ANTÓNIO LOBO ANTUNES
“Nasceu em Lisboa, em 1942, tendo passado a infância e a adolescência em Benfica e em Nelas, locais que acabariam por marcar a sua obra. Após a licenciatura em Medicina, foi, no cumprimento do serviço militar obrigatório, mobilizado para Angola, chegando a combater na guerra colonial, entre 1971 e 1973. Especializou-se em Psiquiatria e iniciou a sua actividade no Hospital de Santa Maria, transitando posteriormente para o Hospital Miguel Bombarda. Esta experiência marcou fortemente os seus três primeiros romances. Publicou o seu primeiro romance em 1979 – “Memória de Elefante” – que, imediatamente o posicionou na produção romanesca portuguesa. A este êxito seguiu-se, no mesmo ano, “Os Cus de Judas”, um longo monólogo dramático galardoado como Prémio Literário Franco - Português, em 1987. “Conhecimento do Inferno” (1980), “Explicação dos Pássaros” (1981), “Fado Alexandrino” (1983), “Auto dos Danados” (1985; Grande Prémio de Romance e Novela da Associação Portuguesa de Escritores, 1986), “As Naus” (1988), “Tratado das Paixões da Alma” (1990), “A Ordem Natural das Coisas” (1992), “Morte de Carlos Gardel” (1994), “Crónicas” (1995), “Crónicas do Público” (1996), “Manual dos Inquisidores” (1996), “O Esplendor de Portugal” (1997), “Livro de Crónicas” (1998), “Exortação aos Crocodilos” (1999), “Não Entres Tão Depressa Nessa Noite Escura” (2000), “Que Farei Quando Tudo Arde?” (2001), “Apontar com o Dedo o Centro da Terra” (2002), “Boa Tarde às Coisas aqui em Baixo” (2003), “Eu Hei-de Amar uma Pedra” (2004) são alguns dos títulos da sua extensa bibliografia.” MGR in TN D.Maria II

1 comentário:

  1. Oportuno!... António (A.L.Antunes) é um autor que nunca esteve em procura dele próprio, nem é como Ruben A., que teve "sempre" o mundo à sua procura. António desde que escreve, desde o primeiro livro publicado, luta com António, com ele próprio, numa profunda análise de si nos outros, em tudo o que o cerca. Para nosso benefício ainda não terminou!... E ainda bem!... (E ele sabe-o melhor!... Sabe que isto é verdade, daí o seu medo de não ter tempo de escrever só mais um livro, só mais um!...) Esperamos o dia em que o autor "ajuste contas" definitivamente consigo próprio, que o mesmo é dizer com todos os protagonistas e demais personagens que a sua Arte soube criar ao longo do tempo... nos seus muitos livros.
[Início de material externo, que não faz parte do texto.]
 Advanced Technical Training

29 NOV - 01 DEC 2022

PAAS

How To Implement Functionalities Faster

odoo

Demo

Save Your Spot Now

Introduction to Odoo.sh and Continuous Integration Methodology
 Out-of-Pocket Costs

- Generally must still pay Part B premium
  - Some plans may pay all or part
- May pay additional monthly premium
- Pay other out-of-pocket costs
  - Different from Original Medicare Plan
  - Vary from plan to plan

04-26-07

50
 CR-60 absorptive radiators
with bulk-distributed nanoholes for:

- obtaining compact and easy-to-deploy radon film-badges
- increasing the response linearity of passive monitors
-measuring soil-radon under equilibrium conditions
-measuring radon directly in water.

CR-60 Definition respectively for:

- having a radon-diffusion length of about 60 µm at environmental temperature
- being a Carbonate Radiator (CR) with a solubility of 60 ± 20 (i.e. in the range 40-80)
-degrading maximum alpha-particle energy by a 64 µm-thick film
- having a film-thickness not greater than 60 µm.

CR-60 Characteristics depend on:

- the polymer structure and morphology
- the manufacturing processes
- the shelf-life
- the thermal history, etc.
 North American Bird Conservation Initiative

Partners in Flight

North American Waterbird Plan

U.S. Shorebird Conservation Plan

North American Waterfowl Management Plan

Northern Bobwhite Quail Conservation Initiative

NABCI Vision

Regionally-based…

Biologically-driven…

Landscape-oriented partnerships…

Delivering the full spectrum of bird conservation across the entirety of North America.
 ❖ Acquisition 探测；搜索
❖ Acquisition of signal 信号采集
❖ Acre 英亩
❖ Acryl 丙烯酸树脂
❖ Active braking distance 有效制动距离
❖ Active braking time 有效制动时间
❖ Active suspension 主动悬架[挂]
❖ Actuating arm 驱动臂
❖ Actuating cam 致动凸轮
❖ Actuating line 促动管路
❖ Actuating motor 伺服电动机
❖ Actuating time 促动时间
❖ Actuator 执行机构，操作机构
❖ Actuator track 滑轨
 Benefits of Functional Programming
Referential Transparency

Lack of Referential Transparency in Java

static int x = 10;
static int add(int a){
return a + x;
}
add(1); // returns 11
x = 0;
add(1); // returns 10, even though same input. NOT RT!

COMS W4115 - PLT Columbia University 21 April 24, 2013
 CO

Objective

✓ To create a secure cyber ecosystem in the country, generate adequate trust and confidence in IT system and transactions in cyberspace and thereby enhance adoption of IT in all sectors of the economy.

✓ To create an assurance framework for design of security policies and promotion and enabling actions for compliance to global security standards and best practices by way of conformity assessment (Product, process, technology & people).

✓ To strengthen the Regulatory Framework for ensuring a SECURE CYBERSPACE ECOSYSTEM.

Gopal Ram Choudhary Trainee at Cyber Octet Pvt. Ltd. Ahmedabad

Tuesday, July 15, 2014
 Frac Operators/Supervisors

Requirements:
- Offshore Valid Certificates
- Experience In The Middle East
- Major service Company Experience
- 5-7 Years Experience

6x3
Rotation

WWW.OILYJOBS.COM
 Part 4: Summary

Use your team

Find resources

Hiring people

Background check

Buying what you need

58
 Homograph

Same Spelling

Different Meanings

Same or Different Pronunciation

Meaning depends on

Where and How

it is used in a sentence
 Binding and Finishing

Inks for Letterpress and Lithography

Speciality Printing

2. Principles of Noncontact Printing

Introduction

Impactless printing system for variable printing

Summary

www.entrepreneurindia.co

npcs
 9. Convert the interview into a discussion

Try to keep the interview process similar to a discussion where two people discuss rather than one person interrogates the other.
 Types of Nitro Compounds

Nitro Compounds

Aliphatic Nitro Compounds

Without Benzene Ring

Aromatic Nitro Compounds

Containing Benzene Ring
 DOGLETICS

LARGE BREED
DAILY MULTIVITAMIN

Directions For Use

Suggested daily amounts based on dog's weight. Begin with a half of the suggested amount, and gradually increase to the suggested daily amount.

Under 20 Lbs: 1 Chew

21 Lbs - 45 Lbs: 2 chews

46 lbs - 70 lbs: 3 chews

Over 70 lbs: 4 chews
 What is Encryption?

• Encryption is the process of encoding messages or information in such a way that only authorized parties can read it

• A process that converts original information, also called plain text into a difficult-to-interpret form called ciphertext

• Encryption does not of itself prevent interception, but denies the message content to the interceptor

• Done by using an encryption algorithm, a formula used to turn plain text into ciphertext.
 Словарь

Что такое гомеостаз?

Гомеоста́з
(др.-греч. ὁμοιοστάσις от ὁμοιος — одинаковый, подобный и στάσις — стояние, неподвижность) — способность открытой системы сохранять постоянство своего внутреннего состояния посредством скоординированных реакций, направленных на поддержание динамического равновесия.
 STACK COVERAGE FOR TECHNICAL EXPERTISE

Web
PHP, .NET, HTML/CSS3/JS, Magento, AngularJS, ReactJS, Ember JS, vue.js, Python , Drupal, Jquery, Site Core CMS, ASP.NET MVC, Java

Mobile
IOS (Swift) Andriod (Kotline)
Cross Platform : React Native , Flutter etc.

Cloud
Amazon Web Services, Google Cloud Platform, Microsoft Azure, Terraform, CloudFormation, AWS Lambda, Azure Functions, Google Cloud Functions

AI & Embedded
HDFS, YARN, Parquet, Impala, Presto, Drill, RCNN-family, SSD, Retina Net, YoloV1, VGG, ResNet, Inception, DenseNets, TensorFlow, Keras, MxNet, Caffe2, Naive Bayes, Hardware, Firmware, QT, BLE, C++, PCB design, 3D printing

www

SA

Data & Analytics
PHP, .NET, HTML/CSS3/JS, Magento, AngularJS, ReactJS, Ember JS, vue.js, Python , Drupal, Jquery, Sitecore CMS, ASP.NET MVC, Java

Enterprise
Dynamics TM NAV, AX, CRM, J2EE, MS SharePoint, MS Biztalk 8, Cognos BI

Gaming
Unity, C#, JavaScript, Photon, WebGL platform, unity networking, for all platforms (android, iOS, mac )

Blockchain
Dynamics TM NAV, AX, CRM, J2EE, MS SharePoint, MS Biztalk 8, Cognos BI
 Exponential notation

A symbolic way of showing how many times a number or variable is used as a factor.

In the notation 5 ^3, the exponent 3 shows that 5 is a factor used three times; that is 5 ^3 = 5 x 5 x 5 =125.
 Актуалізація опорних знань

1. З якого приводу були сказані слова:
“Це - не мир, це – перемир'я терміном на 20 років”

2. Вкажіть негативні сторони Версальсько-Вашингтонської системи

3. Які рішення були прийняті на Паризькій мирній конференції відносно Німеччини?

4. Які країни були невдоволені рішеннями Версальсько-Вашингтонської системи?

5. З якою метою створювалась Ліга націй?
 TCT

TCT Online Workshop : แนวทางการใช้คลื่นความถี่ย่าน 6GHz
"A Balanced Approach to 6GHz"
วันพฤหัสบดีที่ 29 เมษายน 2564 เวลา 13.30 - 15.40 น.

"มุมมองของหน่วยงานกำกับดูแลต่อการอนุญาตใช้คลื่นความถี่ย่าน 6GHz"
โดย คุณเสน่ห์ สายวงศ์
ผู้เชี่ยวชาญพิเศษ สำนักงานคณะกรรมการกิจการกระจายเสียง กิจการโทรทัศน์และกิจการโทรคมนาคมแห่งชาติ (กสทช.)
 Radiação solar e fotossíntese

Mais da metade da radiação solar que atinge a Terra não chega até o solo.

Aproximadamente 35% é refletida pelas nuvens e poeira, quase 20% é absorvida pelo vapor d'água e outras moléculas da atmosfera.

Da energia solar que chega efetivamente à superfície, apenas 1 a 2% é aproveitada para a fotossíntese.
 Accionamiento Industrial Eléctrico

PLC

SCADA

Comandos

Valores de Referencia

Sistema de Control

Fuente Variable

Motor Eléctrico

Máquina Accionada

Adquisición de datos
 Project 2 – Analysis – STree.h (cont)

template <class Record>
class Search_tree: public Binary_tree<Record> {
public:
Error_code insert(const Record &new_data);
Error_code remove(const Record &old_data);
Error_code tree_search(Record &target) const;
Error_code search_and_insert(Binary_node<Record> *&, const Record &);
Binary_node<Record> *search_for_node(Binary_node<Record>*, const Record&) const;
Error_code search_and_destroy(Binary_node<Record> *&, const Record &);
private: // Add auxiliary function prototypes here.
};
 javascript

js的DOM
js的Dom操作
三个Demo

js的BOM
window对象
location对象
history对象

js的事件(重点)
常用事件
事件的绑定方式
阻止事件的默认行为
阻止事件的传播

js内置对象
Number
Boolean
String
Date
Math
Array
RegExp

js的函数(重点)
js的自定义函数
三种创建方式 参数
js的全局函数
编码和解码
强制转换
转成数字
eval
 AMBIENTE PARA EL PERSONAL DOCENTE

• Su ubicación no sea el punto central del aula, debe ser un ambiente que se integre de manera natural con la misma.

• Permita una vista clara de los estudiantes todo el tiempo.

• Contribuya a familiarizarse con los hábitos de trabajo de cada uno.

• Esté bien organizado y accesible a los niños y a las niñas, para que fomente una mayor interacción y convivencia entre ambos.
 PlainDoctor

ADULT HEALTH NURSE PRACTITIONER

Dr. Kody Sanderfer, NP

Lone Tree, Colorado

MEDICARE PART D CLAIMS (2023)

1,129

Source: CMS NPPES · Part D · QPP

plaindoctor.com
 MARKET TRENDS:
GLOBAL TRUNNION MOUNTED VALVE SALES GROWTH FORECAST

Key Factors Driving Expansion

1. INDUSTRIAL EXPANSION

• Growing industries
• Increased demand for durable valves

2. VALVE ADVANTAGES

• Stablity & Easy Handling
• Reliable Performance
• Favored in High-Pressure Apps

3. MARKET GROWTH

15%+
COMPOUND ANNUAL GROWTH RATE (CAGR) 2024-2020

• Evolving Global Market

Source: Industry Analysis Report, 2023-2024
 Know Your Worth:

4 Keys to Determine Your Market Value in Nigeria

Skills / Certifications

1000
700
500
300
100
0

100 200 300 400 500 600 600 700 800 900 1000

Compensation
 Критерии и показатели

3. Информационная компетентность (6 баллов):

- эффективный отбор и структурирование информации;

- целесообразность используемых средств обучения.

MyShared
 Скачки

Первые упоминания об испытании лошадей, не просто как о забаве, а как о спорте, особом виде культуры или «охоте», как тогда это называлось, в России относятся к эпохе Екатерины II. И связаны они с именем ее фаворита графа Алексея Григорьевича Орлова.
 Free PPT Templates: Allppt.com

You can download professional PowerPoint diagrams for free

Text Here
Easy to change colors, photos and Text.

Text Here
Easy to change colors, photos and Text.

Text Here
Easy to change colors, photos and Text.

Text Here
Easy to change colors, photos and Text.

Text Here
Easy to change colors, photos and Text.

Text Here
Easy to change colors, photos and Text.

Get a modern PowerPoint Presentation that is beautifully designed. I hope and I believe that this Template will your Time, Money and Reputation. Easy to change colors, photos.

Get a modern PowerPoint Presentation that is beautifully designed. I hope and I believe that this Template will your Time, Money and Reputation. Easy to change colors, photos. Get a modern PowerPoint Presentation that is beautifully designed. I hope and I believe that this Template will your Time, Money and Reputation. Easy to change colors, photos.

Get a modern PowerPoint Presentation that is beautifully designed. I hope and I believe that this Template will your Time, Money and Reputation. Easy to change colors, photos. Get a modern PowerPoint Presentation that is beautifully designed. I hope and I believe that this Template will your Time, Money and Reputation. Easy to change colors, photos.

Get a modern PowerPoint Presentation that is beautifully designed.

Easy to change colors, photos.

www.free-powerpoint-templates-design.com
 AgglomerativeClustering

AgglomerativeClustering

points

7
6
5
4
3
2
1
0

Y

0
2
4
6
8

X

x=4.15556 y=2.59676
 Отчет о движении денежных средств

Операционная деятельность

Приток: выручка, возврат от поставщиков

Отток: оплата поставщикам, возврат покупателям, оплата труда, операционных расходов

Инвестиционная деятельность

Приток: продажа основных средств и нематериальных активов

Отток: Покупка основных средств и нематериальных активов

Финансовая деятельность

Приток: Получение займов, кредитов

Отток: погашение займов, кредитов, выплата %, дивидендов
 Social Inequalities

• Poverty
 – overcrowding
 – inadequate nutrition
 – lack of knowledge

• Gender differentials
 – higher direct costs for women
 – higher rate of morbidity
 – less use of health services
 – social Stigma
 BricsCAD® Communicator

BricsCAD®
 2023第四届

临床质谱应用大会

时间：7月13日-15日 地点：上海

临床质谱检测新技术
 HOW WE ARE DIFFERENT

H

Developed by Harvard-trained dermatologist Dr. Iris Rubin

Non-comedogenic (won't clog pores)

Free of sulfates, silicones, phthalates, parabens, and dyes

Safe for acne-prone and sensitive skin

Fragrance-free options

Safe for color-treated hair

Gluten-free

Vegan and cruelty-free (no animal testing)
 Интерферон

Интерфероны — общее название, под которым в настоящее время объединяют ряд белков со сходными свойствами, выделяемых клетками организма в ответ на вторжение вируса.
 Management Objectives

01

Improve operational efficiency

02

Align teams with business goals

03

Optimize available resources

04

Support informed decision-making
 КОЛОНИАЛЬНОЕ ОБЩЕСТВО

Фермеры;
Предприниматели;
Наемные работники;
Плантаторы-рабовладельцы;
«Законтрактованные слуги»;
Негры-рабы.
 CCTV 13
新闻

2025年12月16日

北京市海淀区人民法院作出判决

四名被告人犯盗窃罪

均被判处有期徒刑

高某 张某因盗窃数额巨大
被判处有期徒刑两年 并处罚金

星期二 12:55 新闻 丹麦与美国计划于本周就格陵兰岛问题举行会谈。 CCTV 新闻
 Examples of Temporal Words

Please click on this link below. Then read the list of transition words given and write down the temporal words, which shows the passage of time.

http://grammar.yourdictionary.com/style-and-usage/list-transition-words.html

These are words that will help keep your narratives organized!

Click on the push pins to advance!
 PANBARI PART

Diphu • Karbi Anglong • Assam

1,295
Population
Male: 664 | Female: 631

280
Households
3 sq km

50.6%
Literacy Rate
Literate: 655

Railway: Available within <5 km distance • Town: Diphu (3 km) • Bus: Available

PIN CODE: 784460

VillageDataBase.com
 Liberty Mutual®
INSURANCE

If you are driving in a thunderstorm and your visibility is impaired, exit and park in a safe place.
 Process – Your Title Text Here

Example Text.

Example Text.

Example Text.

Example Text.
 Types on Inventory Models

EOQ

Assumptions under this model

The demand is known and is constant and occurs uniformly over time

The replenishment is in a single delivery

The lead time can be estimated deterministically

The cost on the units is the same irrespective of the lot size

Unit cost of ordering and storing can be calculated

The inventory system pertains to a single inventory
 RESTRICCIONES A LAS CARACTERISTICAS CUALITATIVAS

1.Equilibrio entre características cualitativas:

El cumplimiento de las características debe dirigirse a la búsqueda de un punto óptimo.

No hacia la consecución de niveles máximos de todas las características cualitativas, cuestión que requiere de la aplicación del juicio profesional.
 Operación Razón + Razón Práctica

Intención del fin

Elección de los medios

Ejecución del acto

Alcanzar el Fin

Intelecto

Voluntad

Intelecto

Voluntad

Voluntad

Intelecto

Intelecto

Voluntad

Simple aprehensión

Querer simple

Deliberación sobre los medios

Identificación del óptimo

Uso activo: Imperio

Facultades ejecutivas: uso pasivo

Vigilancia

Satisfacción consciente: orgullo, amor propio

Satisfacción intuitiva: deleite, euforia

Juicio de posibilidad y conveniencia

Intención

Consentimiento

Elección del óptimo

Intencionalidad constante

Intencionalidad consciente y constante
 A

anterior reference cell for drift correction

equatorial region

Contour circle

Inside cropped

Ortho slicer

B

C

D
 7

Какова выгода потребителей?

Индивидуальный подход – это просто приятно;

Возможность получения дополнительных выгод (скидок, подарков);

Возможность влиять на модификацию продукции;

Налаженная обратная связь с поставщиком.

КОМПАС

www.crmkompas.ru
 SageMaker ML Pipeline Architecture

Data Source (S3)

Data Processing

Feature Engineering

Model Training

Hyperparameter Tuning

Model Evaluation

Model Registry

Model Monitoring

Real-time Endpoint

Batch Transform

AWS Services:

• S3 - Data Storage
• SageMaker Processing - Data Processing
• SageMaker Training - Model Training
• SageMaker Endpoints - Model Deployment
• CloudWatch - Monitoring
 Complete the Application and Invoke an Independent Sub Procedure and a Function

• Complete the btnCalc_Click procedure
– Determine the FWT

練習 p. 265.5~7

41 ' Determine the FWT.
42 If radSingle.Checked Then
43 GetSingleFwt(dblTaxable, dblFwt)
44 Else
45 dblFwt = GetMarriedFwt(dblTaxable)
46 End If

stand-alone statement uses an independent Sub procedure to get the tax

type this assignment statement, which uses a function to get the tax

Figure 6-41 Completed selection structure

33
Aquele dia pelo qual todos os grandes escritores anseiam!... E recuando no tempo,... longe vão os dias em que o Dr.António entrava apressado no Hospital Miguel Bombarda, subia os degraus, e percorria os corredores, cumprimentando afável e timidamente todos os internados que se cruzavam com ele. Já por esse tempo ocorria na sua oficina de escritor a gestão de "A Explicação dos Pássaros", pela mão de um dos maiores prosadores da Língua portuguesa. A.L.Antunes!... Só saberemos quanto ele vale, quanto nos faz falta, quando um dia o perdermos!... Que esse dia ainda esteja muito longe, são os nossos desejos! António!...Como se modificou a tua personalidade!... Abraço muito amigo! Do colega mais novo... a quem soubeste "abrir" outros horizontes... - V. P.